The weather forecast was looking a little iffy but If I know anything, it’s that you can’t trust the forecast in England. We bit the bullet, forked out for a tank full of fuel and headed down south to the Shire. After a really quick journey myself and David Simmonite arrived at The Mill climbing wall to say hi to friends and grab a bite to eat. Earlier that day, the guys at the mill had experienced the most torrential rain they had ever seen, so heavy in fact that it had flooded the shop! Things weren’t looking great, but there is no point in letting things get you down, you just have to hope for the best and make the most of what you have.

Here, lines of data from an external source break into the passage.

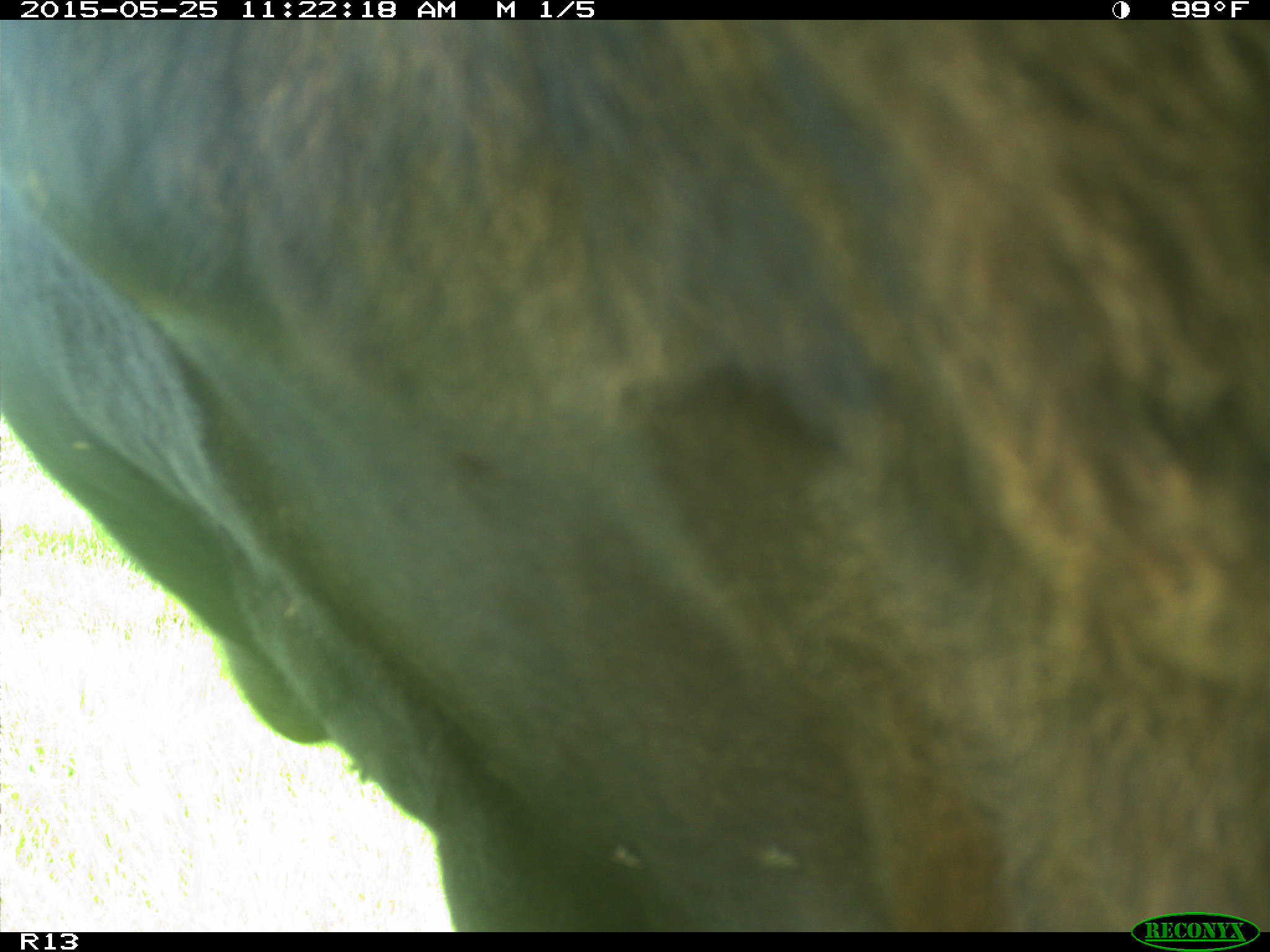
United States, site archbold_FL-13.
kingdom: Animalia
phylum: Chordata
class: Mammalia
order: Artiodactyla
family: Bovidae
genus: Bos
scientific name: Bos taurus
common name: domestic cow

Blue skies appeared as we drove westwards forcing smiles onto our faces but these quicky faded as the sky turned to black and the heavens opened. We parked up and listened to the rain fall on the car. After calling the HotAches crew, who had also driven down today, we decided to wait for them to arrive and then chance a visit to the cliff if the rain stopped.

HotAches arrived and the rain seemed to stop. We headed to the wall trying to avoid the stream that was where the track used to be. It was useless and after a short while I accepted that my feet were going to get wet and just got on with it. The rain came again as we arrived at the route, big fat droplets that soaked you to the skin but everyone’s spirits were lifted on seeing the wall in all its glory. Dave from HotAces seemed particularly impressed and excited by the wall. After showing the others where the line went, and planning out shooting locations we soggily walked back to the car, making plans for tomorrow, hoping for a dryer day.